Watching the men's 4 x 100 freestyle final with Skylar tonight was a tremendous experience. I know the fact that we were all recovering from her meltdown a little earlier in the evening -- the worst yet -- played a role in focusing our collective attention on the screen. But the result was worth it, since she understood for the first time how thrilling it can be to root your team on. Later, before bed, she came out to say goodnight right as the medal ceremony was about to take place. Although it was late, I thought it would be nice for her to see the presentation of the medals -- she has always loved medals and ribbons -- and, for good measure, the playing of the national anthem.
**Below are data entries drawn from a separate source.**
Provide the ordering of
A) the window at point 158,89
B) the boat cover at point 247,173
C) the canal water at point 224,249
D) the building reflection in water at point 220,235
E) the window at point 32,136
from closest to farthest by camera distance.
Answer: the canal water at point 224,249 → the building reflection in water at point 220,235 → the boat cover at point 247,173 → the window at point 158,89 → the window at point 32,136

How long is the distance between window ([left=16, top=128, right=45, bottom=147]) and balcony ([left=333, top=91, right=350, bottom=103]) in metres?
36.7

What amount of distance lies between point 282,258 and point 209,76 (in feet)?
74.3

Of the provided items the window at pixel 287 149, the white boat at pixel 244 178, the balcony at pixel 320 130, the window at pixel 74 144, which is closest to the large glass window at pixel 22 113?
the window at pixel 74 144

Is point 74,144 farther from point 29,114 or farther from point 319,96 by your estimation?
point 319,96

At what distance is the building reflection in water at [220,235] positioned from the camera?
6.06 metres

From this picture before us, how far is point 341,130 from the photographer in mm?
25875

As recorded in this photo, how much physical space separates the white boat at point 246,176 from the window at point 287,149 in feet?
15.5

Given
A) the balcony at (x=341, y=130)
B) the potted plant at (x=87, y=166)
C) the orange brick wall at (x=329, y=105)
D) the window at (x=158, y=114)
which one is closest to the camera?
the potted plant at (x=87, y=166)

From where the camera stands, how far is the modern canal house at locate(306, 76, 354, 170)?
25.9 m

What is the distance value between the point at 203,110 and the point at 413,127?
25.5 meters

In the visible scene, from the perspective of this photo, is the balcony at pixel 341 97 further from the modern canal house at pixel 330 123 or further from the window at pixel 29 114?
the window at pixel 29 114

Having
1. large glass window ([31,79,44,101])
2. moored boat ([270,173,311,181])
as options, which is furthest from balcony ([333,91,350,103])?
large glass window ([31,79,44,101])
For years, I have been very conflicted about what to do at public ceremonies. Should I sit or stand? If I stand, should I do so in a way that projects disengagement or interest? When I was her age, though, I loved to hear it played. I even sung it as a goodbye gesture to our house in Pennsylvania right before we moved. It was hard for me to learn, during my year in Germany and my time at Berkeley, that being moved by "The Star-Spangled Banner" was something to feel sheepish about and, if possible snuff out.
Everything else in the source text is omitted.